Sr. Global Clinical Operations Manager

Emeryville, CA, United States
Oct 13, 2018
Biotech Bay
Required Education
Bachelors Degree
Position Type
Full time

Santen is a specialized pharmaceutical company focused exclusively on ophthalmology in global markets around the world with more than 3,500 employees and sales in approximately 60 countries. Santen Inc., located in Emeryville, CA, contributes important ophthalmic research and development efforts worldwide and is home to our regional business teams. This office currently employs about 140 people and will grow by 50%+ in the near future.

With the passionate support of our Japanese parent company and its 125-year heritage, Santen is pursuing intellectually-challenging and stimulating work to deliver game-changing therapies that make hope a reality for people facing vision impairment and loss.

We are driven by and committed to our mission: Delivering Vision, Every Day.

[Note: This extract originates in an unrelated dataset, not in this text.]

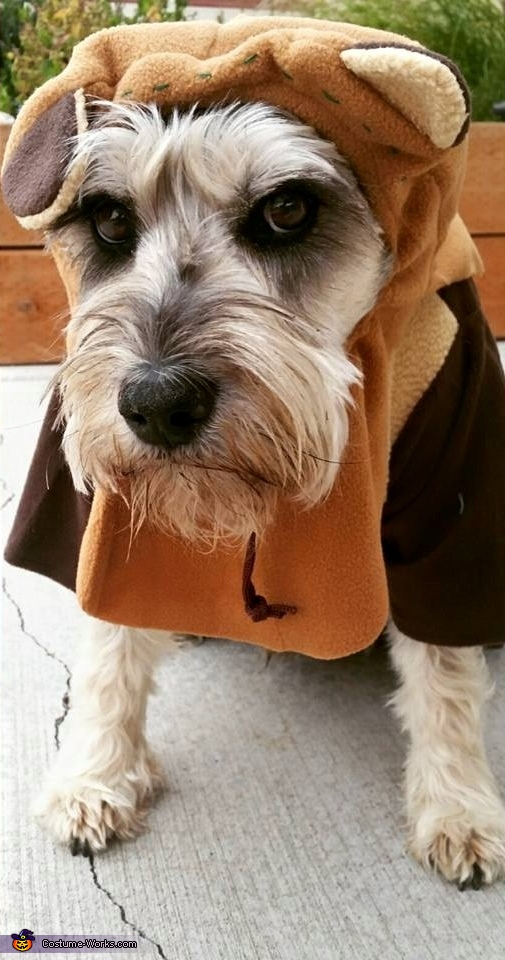 & Papa Ewok Dog Costume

Additionally, our Corporate Strategy Policy for FY18-FY20 has provided essential focus for new commercialization efforts that will be fueled through an unprecedented increase in marketing investment and talent acquisition across Marketing, Sales, and R&D teams.

We are in search of top talent to help us meet our aggressive and important goals.


A Senior Global Clinical Operations Manager plays an essential role in the development and implementation of global clinical studies by providing significant tactical management for assigned projects and contributes to development and implementation of operational strategies and clinical trial designs.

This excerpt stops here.